= Beginning of Section =

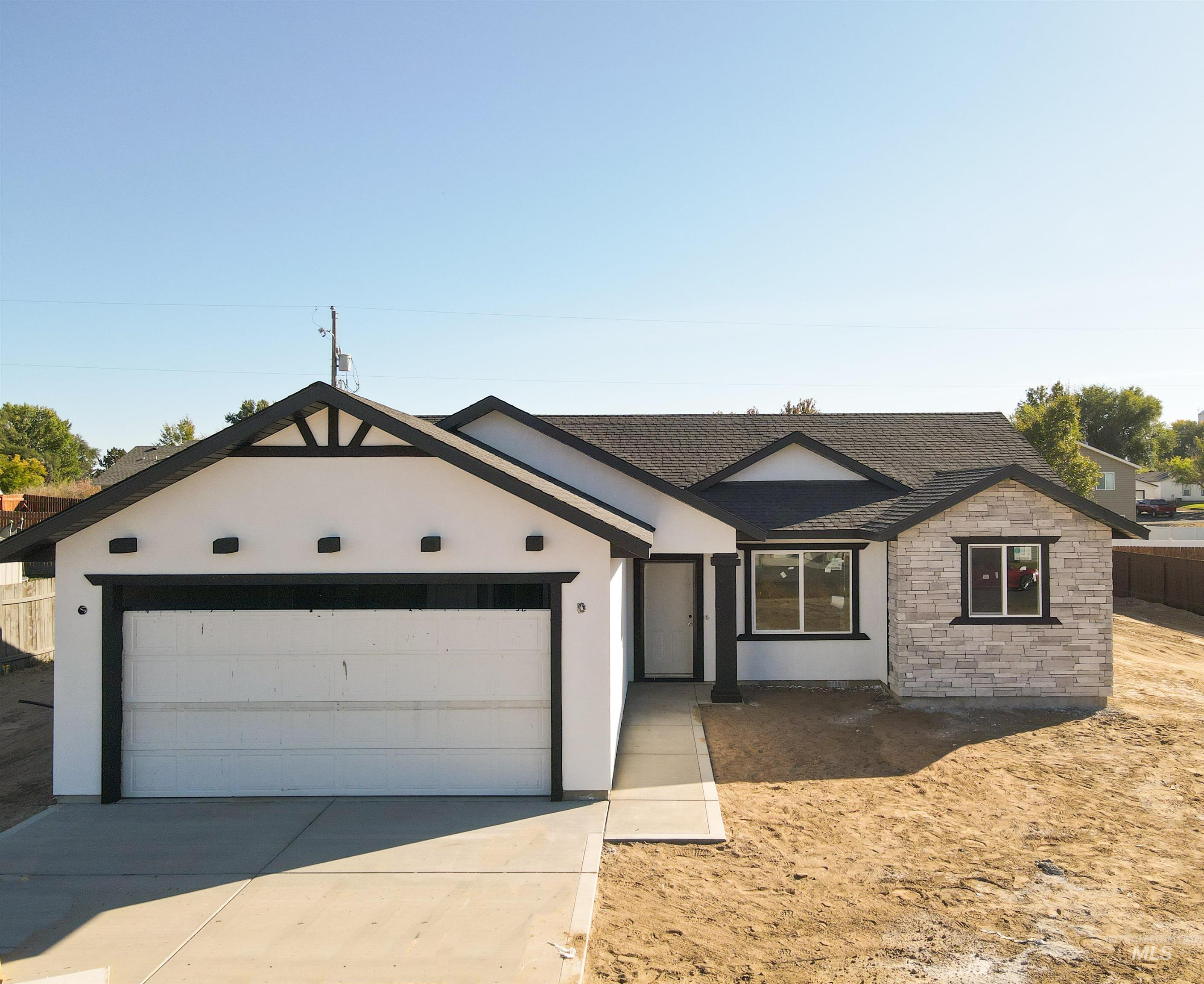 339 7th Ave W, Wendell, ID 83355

= End of Section =
= Beginning of Section =

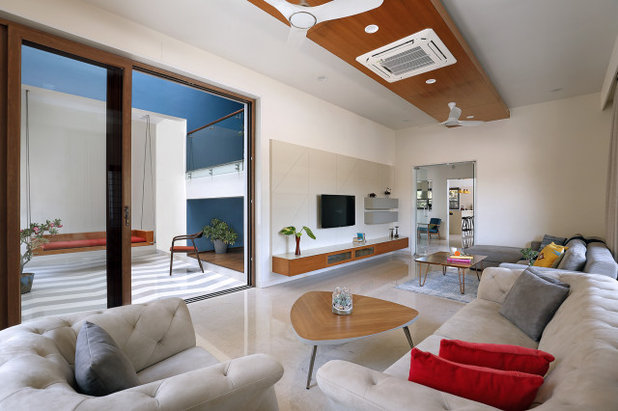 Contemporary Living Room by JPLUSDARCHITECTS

= End of Section =
= Beginning of Section =

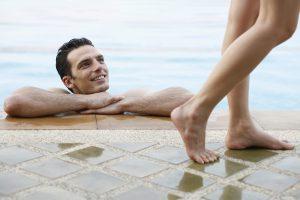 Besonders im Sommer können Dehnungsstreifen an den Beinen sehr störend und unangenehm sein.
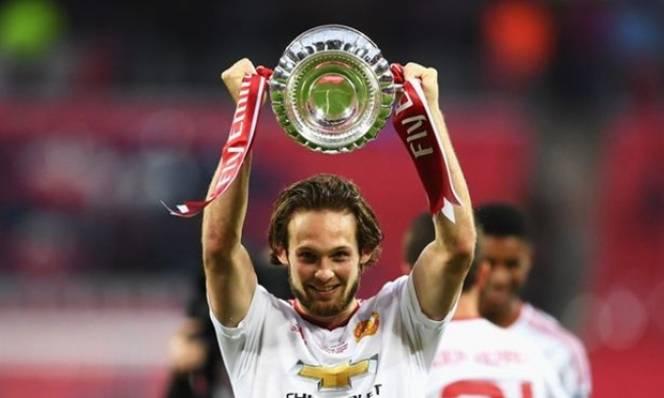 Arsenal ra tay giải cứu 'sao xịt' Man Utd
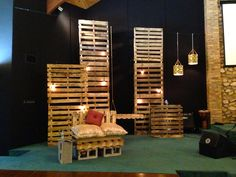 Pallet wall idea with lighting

= End of Section =

▶ [Aim of the exercise] Print, word for word, the lines above that run from the line containing "Besonders im Sommer" to the line containing "Pallet wall idea with lighting", both included. Keep the pictures out.

▶ [Problem solution]
 Besonders im Sommer können Dehnungsstreifen an den Beinen sehr störend und unangenehm sein.
 Arsenal ra tay giải cứu 'sao xịt' Man Utd
 Pallet wall idea with lighting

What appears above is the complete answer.